Alzheimer’s Disease: A Chronic Illness
The Alzheimer’s Disease Plan: England

Speaker: Sube Banerjee, MD, MSc, FRCPsych, Co-lead, Development of a National Dementia Strategy; Senior Professional Advisor, Older People’s Mental Health, Department of Health, England; Professor of Mental Health and Ageing, The Institute of Psychiatry, King’s College London.

Providing dementia care in the United Kingdom currently costs £17 billion annually and is rising. Given that Alzheimer’s disease is predicted to double in prevalence within the next 30 years, affecting approximately 1.4 million people, Dr. Banerjee stated that the need for an improved national dementia strategy in England is inarguable.

Dr. Banerjee, co-lead for the development of a National Dementia Strategy for England, observed that the costs for dementia—which are projected to reach £51 billion when the prevalence doubles — are already higher than the combined costs for cancer, cardiovascular disease, and diabetes. The majority of the money is spent on care placement, serving only one-third of those with dementia. A National Audit Office study found that money is being spent poorly, spent late, and spent on uncoordinated services.

The strategy, (published in full in February 2009), encompasses four main themes, Dr. Banerjee explained: improved awareness, early and better diagnosis, improved quality of care, and strategy implementation to improve patients’ quality of life.

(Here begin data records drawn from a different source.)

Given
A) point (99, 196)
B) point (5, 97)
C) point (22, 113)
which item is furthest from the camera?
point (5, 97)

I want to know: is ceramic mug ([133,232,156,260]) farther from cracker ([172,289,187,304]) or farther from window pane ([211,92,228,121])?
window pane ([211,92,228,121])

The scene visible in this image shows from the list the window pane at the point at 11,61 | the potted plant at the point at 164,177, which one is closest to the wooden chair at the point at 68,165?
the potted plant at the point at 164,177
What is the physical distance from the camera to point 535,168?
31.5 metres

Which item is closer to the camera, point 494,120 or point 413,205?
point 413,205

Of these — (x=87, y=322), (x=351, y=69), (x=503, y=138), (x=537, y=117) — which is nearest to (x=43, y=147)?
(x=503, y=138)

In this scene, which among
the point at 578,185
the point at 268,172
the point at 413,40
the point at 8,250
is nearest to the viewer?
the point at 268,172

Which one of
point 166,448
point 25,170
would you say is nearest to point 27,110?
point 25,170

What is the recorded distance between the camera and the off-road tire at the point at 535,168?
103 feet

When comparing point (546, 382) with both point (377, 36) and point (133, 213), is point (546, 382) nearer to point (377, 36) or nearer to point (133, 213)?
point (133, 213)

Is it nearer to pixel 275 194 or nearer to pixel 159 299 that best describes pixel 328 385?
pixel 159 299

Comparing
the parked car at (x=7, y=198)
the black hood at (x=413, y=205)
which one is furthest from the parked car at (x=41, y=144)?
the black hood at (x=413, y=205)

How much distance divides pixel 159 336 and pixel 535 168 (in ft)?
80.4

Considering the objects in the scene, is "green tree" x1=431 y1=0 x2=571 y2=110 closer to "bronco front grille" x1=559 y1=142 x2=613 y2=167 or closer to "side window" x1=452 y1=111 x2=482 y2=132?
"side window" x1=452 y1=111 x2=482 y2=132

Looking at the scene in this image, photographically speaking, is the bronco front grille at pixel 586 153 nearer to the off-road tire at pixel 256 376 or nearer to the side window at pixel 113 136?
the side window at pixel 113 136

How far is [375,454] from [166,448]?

Dr. Banerjee stated that the stigma preventing people from disclosing symptoms to professionals also manifests among healthcare providers themselves. The consequence is undertreatment at early stages: clearly, a diagnosis must be in place so that services can be accessed. False beliefs he described as pervasive include, one, the sense that dementia and memory problems are part of growing older and need not be addressed by a GP, and two, since disease process-modifying drugs are not yet available, nothing can be done to alleviate dementia’s effects. These beliefs persist despite abundant study data showing the benefits that accrue with psychosocial and educational interventions.

The aim for earlier diagnosis meets a formidable obstacle: only one-third of people ever receive a formal diagnosis and often only when it is too late for them to partake in decision-making.

The Department of Health has funded a pilot of a model of service provision in early intervention, the Croydon Memory Service Model. It represents an “evolution” of the memory clinic, according to Dr. Banerjee. Its services are aimed at early/moderate dementia. The service, which is designed to be reproducible, features clinical teams trained in generic assessment, uses referrals from GPs and social services, home assessment, manualized assessment with standardized tools, diagnosis and management planning, provisions for social care packages, psychological care, medication, continuity of care, and case review. He described the virtue of the model as enhancing the capacity to make the diagnosis well, deliver it well, and follow up with immediate individualized care and support. Follow-up detected significant quality of life improvements as well as drops in behavioural disturbances.
Improving quality of care involves advancing the message that services can enable people to live a good life with dementia. Modifying dementia services in general hospitals, providing intermediate and respite care, improving home care as well as care homes, and bettering registration can all improve quality of life for dementia patients.

The report’s final theme focused on delivering the strategy and calls for local implementation, regional support, and national coordination in the dissemination of information, research, and support for implementation. While the cost investment is significant, he notes that care homes cost approximately £7 billion per year. If only 10% of referrals to long-term care were delayed, the cost investment in the new strategy would break even, according to Dr. Banerjee.

He concluded that quality improvement in dementia care requires vision, system change, ambition in scale, investment, commitment over time, and leadership. The developing national strategy offers a simpler, more effective care pathway.